**Activity**.
Everything in the records except the pictures must be copied out exactly.

**Material shown**.
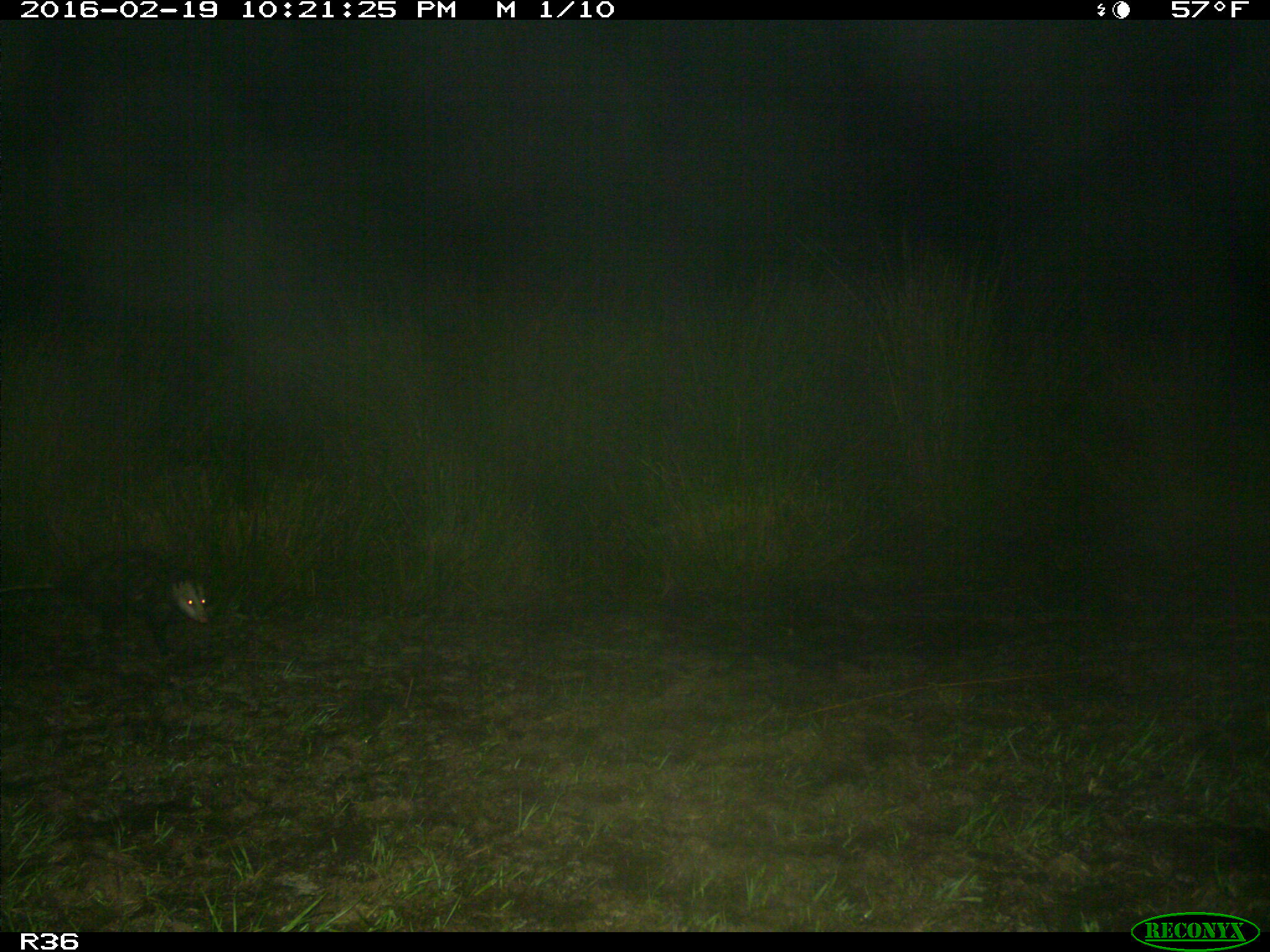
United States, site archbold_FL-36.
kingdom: Animalia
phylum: Chordata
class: Mammalia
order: Didelphimorphia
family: Didelphidae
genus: Didelphis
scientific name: Didelphis virginiana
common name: virginia opossum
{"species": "Didelphis virginiana (virginia opossum)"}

**Solution**.
United States, site archbold_FL-36.
kingdom: Animalia
phylum: Chordata
class: Mammalia
order: Didelphimorphia
family: Didelphidae
genus: Didelphis
scientific name: Didelphis virginiana
common name: virginia opossum
{"species": "Didelphis virginiana (virginia opossum)"}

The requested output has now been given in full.